--- Begin ---

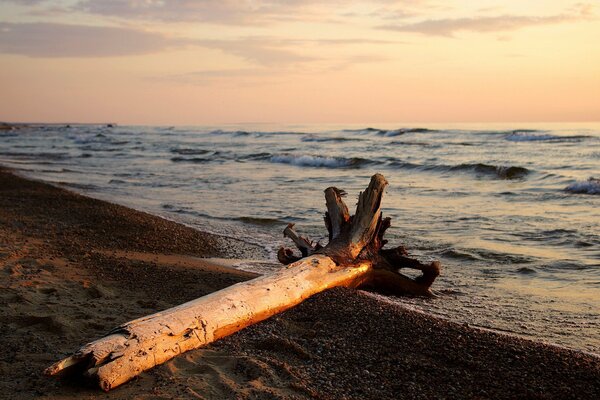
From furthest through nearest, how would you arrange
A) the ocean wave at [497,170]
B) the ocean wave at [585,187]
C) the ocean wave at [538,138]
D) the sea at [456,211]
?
the ocean wave at [538,138]
the ocean wave at [497,170]
the ocean wave at [585,187]
the sea at [456,211]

--- End ---

**Short task**: Rewrite the items above with "furthest" changed to "farthest" and everything else unchanged, omitting the pictures.

**Problem solution**:
From farthest through nearest, how would you arrange
A) the ocean wave at [497,170]
B) the ocean wave at [585,187]
C) the ocean wave at [538,138]
D) the sea at [456,211]
?
the ocean wave at [538,138]
the ocean wave at [497,170]
the ocean wave at [585,187]
the sea at [456,211]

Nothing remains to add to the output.